Sliding friction in the hydrodynamic lubrication regime for a power-law fluid
Patrick B. Warren

TL;DR
This paper presents a scaling analysis of sliding friction in hydrodynamic lubrication for shear-thinning fluids, revealing potential discontinuities and hysteresis in the friction behavior due to mechanical instability when the fluid's shear-thinning is significant.
Contribution
It introduces a theoretical framework analyzing the stability of shear-thinning fluids in lubrication, highlighting conditions leading to discontinuous friction curves and potential hysteresis effects.
Findings
Shear-thinning fluids with n<1/2 are mechanically unstable in lubrication.
The Stribeck curve may exhibit discontinuities and hysteresis due to instability.

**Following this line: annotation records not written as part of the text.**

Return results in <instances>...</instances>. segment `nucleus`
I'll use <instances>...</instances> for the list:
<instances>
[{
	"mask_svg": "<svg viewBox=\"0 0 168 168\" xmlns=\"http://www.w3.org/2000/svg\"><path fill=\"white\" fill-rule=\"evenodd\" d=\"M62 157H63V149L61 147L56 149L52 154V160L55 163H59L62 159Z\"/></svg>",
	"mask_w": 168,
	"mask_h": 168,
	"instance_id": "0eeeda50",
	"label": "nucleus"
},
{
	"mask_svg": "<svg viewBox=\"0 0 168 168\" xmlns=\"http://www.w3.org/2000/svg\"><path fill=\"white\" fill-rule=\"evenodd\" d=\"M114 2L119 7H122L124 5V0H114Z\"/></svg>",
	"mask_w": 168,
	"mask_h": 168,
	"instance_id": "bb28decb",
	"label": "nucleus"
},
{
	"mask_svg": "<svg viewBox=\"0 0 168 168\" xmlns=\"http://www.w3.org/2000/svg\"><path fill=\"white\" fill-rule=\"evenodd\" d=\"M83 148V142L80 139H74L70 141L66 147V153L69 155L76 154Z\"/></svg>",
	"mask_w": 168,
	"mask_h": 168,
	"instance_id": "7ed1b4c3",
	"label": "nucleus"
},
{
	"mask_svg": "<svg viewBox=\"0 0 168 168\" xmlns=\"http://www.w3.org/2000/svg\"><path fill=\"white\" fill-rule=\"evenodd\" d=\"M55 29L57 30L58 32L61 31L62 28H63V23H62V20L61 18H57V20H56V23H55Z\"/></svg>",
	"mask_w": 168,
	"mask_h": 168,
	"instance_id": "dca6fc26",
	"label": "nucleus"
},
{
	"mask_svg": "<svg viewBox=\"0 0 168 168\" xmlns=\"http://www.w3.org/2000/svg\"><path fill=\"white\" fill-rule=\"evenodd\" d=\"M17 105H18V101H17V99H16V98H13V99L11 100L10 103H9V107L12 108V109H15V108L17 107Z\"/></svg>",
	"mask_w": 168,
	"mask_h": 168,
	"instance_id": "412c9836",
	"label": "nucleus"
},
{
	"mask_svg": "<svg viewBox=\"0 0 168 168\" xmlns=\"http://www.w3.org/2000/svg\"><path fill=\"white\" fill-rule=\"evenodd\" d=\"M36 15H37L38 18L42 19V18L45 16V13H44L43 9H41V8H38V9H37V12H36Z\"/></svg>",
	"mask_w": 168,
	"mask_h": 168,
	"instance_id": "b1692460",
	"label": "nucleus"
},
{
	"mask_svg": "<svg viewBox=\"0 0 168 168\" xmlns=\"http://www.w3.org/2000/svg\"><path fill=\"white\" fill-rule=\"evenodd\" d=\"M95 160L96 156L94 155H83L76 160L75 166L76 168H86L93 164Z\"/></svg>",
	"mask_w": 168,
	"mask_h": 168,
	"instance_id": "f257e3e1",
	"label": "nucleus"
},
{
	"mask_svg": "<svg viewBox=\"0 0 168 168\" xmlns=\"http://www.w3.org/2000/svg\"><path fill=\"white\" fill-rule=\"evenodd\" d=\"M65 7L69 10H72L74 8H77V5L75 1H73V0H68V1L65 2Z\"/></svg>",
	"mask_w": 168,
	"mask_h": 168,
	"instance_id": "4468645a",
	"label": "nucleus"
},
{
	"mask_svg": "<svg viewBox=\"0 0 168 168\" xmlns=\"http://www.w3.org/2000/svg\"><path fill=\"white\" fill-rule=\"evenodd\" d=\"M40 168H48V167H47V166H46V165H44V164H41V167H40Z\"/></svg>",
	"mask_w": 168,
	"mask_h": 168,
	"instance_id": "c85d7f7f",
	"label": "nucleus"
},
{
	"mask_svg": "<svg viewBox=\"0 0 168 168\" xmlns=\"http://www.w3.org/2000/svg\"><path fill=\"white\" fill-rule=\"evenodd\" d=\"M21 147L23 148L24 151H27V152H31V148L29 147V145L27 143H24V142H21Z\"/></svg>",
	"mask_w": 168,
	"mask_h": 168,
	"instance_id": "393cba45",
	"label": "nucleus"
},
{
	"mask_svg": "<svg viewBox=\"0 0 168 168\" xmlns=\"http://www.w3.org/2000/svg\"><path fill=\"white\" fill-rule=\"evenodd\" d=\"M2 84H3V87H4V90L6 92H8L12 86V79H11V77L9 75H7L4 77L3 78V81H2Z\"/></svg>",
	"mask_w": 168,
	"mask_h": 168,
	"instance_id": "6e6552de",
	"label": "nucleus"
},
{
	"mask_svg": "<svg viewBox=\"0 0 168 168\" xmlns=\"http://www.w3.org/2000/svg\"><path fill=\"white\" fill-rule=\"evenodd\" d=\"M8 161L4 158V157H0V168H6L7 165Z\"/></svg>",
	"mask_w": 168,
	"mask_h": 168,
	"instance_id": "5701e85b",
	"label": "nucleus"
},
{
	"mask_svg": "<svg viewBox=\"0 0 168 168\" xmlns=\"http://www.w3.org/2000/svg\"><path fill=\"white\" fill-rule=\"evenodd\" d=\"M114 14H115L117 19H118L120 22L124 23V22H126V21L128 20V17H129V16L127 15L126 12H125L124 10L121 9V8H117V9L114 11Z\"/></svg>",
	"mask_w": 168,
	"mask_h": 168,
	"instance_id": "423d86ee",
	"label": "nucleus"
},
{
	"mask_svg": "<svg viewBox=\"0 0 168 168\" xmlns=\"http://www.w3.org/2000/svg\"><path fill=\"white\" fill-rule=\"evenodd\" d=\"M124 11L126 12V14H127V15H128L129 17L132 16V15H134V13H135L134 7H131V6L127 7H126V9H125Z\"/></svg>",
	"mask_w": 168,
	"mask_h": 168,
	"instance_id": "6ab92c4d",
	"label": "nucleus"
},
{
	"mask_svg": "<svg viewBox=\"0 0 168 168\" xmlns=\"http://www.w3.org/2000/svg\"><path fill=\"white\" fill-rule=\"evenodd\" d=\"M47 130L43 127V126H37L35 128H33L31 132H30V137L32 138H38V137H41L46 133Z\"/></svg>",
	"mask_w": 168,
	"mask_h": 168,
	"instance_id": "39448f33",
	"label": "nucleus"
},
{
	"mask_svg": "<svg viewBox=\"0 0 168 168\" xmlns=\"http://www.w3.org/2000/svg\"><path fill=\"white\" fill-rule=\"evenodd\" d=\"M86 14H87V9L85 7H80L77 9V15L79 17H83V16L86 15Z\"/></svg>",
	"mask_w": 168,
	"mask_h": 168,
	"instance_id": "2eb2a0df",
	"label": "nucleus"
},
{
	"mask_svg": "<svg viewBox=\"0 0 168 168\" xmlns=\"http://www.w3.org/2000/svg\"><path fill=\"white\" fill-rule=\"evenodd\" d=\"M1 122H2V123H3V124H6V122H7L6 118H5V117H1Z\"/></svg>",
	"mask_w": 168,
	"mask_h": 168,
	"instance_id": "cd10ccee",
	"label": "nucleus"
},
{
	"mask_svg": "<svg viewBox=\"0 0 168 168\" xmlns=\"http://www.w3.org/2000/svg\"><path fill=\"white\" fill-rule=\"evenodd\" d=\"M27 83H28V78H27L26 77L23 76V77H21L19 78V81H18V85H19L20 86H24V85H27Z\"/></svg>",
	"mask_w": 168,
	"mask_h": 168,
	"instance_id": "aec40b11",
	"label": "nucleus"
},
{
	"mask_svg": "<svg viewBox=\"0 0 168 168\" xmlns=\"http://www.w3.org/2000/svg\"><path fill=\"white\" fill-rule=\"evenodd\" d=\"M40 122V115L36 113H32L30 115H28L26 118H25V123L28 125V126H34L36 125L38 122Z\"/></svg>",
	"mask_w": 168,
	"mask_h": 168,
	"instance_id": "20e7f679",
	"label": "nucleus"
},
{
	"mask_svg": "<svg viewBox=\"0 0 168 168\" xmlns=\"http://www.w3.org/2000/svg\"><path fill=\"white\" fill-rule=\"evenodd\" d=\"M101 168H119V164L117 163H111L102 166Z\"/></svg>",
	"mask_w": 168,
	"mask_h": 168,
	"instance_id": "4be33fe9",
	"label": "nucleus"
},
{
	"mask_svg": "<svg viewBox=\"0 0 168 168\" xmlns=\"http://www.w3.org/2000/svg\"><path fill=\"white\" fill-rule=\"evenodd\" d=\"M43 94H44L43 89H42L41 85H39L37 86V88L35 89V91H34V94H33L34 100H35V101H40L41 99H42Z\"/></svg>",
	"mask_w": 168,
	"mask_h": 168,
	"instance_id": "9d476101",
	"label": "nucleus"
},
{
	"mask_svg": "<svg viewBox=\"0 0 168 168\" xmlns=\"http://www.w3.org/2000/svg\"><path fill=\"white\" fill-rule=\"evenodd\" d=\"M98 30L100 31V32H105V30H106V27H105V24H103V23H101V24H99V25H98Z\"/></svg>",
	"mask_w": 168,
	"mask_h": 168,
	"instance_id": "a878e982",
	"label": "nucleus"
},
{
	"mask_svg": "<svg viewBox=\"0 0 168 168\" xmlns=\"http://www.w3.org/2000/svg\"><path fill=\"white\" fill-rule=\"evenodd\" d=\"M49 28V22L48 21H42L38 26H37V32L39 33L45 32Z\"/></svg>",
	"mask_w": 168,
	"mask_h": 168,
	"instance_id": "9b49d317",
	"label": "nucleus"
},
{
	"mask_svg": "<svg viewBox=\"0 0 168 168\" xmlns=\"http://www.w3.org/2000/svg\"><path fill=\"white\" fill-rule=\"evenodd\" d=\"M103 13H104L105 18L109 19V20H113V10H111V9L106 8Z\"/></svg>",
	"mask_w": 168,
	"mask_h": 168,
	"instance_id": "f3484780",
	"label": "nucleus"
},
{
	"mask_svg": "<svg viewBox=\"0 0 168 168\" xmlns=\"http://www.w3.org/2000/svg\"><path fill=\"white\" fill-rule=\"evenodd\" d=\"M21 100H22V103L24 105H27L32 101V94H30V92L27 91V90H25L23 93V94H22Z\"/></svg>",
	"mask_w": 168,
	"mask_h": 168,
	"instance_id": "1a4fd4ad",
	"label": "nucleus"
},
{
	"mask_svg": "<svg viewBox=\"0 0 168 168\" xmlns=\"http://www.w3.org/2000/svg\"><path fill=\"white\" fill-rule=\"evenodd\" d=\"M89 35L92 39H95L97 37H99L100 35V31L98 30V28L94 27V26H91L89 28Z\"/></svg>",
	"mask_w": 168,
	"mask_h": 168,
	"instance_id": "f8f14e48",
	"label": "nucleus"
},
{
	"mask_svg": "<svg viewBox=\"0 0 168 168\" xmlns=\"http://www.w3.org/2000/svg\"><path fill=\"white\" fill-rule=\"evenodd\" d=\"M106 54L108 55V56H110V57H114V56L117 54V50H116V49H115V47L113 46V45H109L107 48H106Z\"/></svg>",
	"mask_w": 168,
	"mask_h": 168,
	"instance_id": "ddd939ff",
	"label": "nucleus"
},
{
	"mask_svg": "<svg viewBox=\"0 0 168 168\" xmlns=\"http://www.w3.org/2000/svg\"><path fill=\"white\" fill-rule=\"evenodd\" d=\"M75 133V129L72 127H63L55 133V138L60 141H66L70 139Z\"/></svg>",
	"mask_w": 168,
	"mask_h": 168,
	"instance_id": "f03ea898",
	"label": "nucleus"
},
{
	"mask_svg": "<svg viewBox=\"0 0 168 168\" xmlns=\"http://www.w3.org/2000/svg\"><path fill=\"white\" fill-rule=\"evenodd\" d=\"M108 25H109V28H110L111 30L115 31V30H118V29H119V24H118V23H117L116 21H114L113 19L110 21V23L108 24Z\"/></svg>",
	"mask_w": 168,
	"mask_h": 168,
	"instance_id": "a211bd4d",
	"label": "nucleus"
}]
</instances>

Normal stresses and flow transients do not fundamentally alter the instability picture.
Abstract
A scaling analysis is undertaken for the load balance in sliding friction in the hydrodynamic lubrication regime, with a particular emphasis on power-law shear-thinning typical of a structured liquid. It is argued that the shear-thinning regime is mechanically unstable if the power-law index n < 1/2, where n is the exponent that relates the shear stress to the shear rate. Consequently the Stribeck (friction) curve should be discontinuous, with possible hysteresis. Further analysis suggests that normal stress and flow transience (stress overshoot) do not destroy this basic picture, although they may provide stabilising mechanisms at higher shear rates. Extensional viscosity is also expected to be insignificant unless the Trouton ratio is large. A possible application to shear thickening in non-Brownian particulate suspensions is indicated.